Continuano a salire i contagi di Covid-19 in Lombardia e oggi, domenica 23 agosto, è un giorno cruciale, in quanto molti lombardi che hanno trascorso le vacanze all’estero o in altre località italiane sono attesi al rientro. Per fortuna, ieri a Linate i tamponi sono sembrati un po’ meglio organizzati rispetto al debutto a Malpensa e speriamo che lo stesso avvenga oggi a Orio Al Serio.

La crescita dei contagi certificati è certamente frutto sia dei rientri che di un numero maggiore di test somministrati, ma l’evoluzione epidemiologica crea ovvie preoccupazioni in vista della riapertura delle scuole, prevista per il 14 settembre. Per questo motivo, da domani Regione Lombardia sottoporrà a test sierologici su base volontaria il personale scolastico: chi risulterà positivo dovrà obbligatoriamente effettuare il tampone e rimanere in isolamento, mentre per i negativi non è previsto alcun obbligo.

Le comunicazioni diffuse su questa opportuna iniziativa specificano le modalità di accesso e che essa riguarda sia il personale docente che non docente: 206.687 persone, delle quali 9.827, secondo quanto comunica Regione Lombardia, “hanno già prenotato il test, la metà dei quali attraverso l’app Salutile“.

Ma resta un dubbio, non da poco: nel conteggio del personale non docente sono stati inseriti anche gli educatori che, per legge, sono adibiti all’assistenza degli studenti con disabilità cognitive, motorie e/o sensoriali? Il dubbio è lecito, in quanto alcuni di essi faticano ad orientarsi nelle indicazioni regionali e hanno girato il loro quesito a TPI.

Andiamo con ordine: queste figure, per quanto fondamentali nella quotidianità scolastica, sono un po’ sui generis, in quanto non sono né dipendenti del Ministero dell’Istruzione, né comunali. Si tratta di lavoratori che fanno parte di cooperative specializzate, le quali vengono ingaggiate dai comuni di competenza sulla base di bandi. Spesso l’aggiudicazione di tali bandi va a rilento e quindi gli educatori entrano in servizio ad anno scolastico già cominciato, con notevole disagio per gli alunni disabili che devono farne a meno fino a quando non vengono superati i vincoli burocratici.

Una volta operativi, però, gli educatori diventano parte integrante del gruppo-classe: non sono docenti, ma aiutano i loro assistiti a seguire la didattica e, cosa ancora più importante, a socializzare con i coetanei, superando quelle barriere che talvolta vengono determinate dalla paura della diversità. Questi operatori, quindi, interagiscono con tutti gli alunni e quindi sarebbe veramente da irresponsabili che i test sierologici fossero somministrati a docenti e bidelli, ma non a loro. Ma sarà davvero così?

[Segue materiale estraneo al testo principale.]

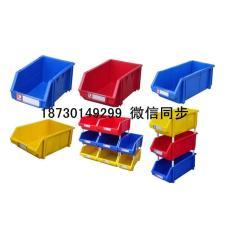 内蒙古塑料托盘塑料箱周转筐塑料零件盒厂家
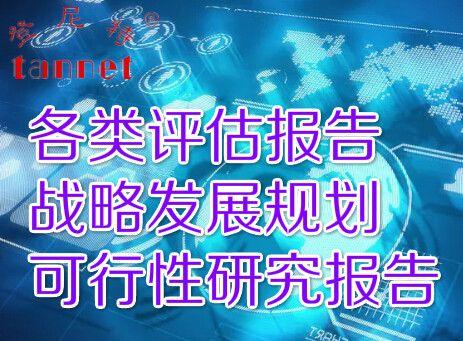 深圳五年周期计划 企业中长期规划发展方案
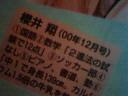 201003281830000.jpg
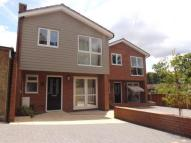 4 bedroom Detached property for sale in Wimpson Gardens, Maybush...
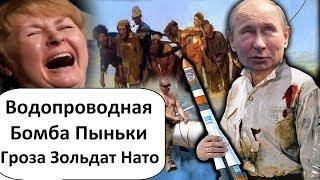 СКРЕПНЫЙ ПРОРЫВ ПУТИНА НА ПОТЕХУ ЗОЛДАТАМ НАТО!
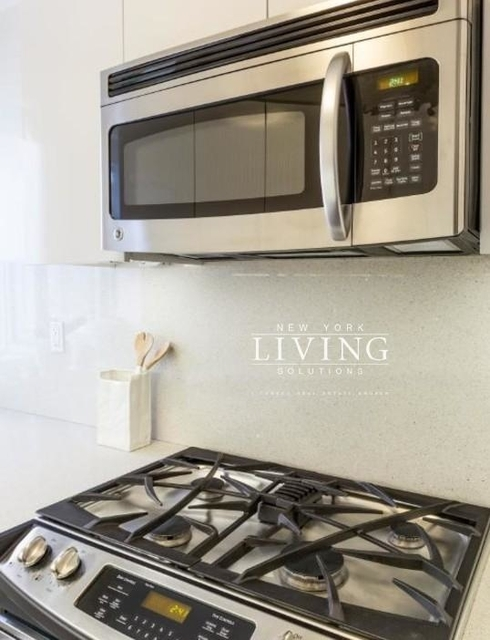 3 Bedrooms, Stuyvesant Town - Peter Cooper Village Rental in NYC for $5,703 - Photo 1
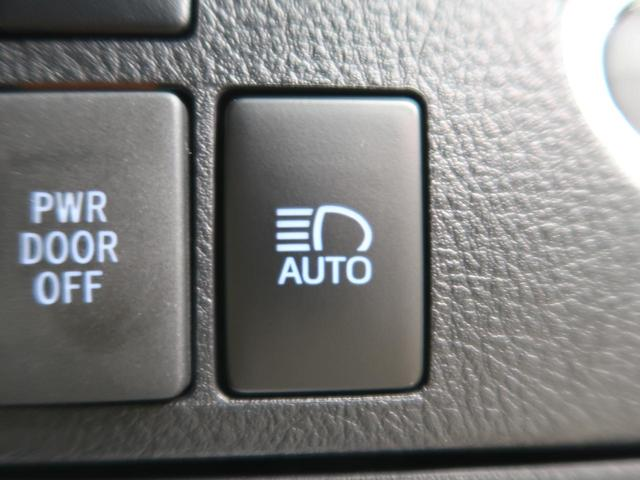 2.5X 登録済未使用車 衝突被害軽減 ディスプレイオーディオ バックカメラ 車線逸脱警報 オートハイビーム バックカメラ クリアランスソナー オートライト デュアルエアコン ダブルエアコン スマートキー(9枚目)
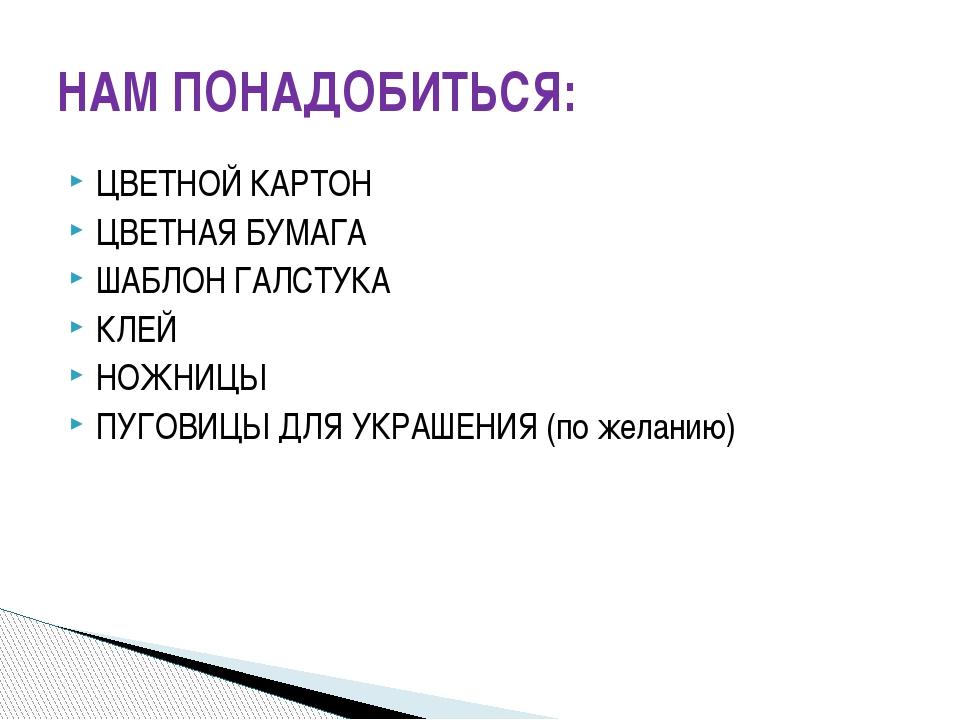 ЦВЕТНОЙ КАРТОН ЦВЕТНАЯ БУМАГА ШАБЛОН ГАЛСТУКА КЛЕЙ НОЖНИЦЫ ПУГОВИЦЫ ДЛЯ УКРАШ...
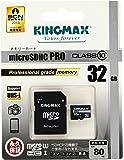 KINGMAX Technology microSDHCカード 32GB class10 UHS-1 PRO KM32GMCSDUHSP1A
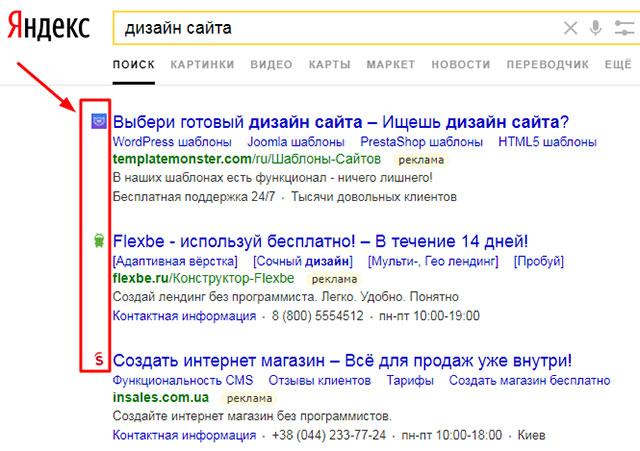 Фавиконки в Яндексе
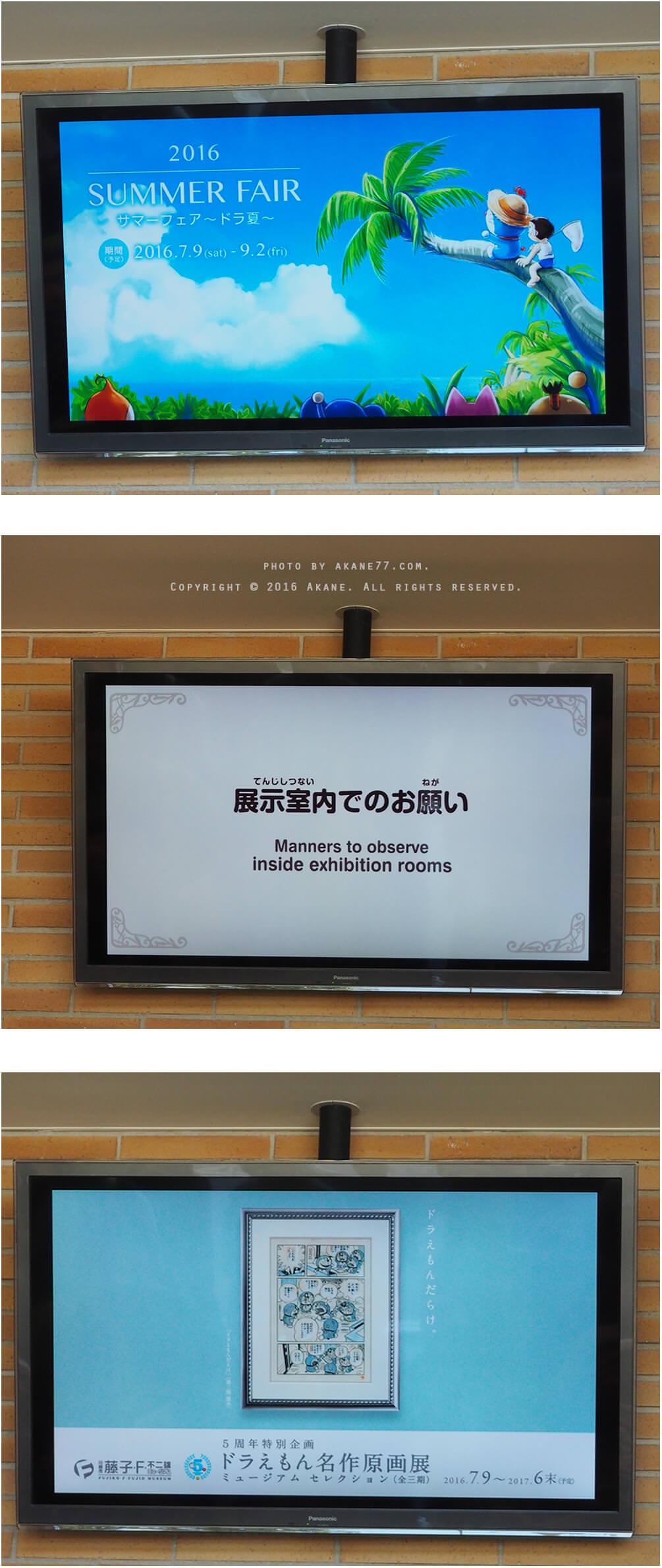 fujiko-museum2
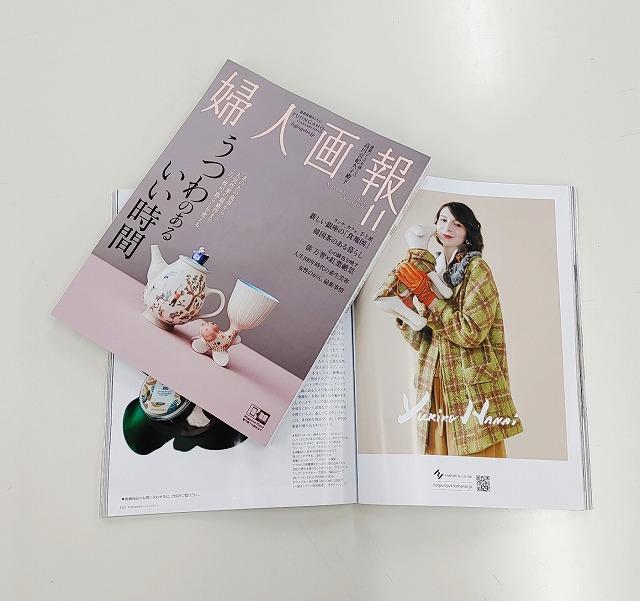 【スズキのお仕事】50周年限定商品撮影&「婦人画報」広告掲載のお知らせ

In effetti è difficile capirlo, perché in nessuna comunicazione viene citata esplicitamente questa categoria. La generica definizione di “personale non docente” lascerebbe pensare di sì, ma come spiega uno degli interessati “solitamente le istituzioni si occupano solo del personale che dipende direttamente da loro, quindi nutriamo forti dubbi sul fatto che abbiano pensato anche a noi. Dai nostri datori di lavoro non abbiamo ancora saputo nulla, quindi è probabile che nessuno li abbia allertati”.

Provare a chiamare il numero verde indicato da Regione Lombardia non serve a nulla: la domenica non è attivo e non si è pensato di fare un’eccezione nemmeno per la vigilia dell’inizio degli importanti test sierologici.

Abbiamo allora provato a prenotare l’esame direttamente su https://www.prenotasalute.regione.lombardia.it: inserendo le credenziali di uno di questi educatori, siamo arrivati fino alla scelta del giorno e della sede dove effettuare il test, ma in nessuno di questi passaggi è mai stato chiesto se il soggetto fosse o meno un operatore scolastico. A questo punto abbiamo interrotto la prenotazione, onde evitare di costringere la persona in questione a pagare un ticket per una prestazione alla quale non avrebbe avuto diritto.

E se invece il database di Regione Lombardia associasse direttamente il codice fiscale dell’operatore alla sua professione? In effetti sarebbe bello e neanche troppo difficile, ma probabilmente non è così. Abbiamo fatto una prova inserendo i dati del sottoscritto – che evidentemente non è un operatore scolastico al quale somministrare il test – e siamo arrivati allo stesso punto. E a quel punto siamo usciti delusi, questa volta definitivamente, dal portale.

Sperando che si tratti di un mero errore di comunicazione (l’ennesimo) e non di una dimenticanza, segnaliamo la cosa all’Ats e all’assessore al Welfare Giulio Gallera, contando sul fatto che ne occupi fin da domani: fare i test a chi si occupa dei nostri figli è davvero fondamentale, soprattutto in questo momento.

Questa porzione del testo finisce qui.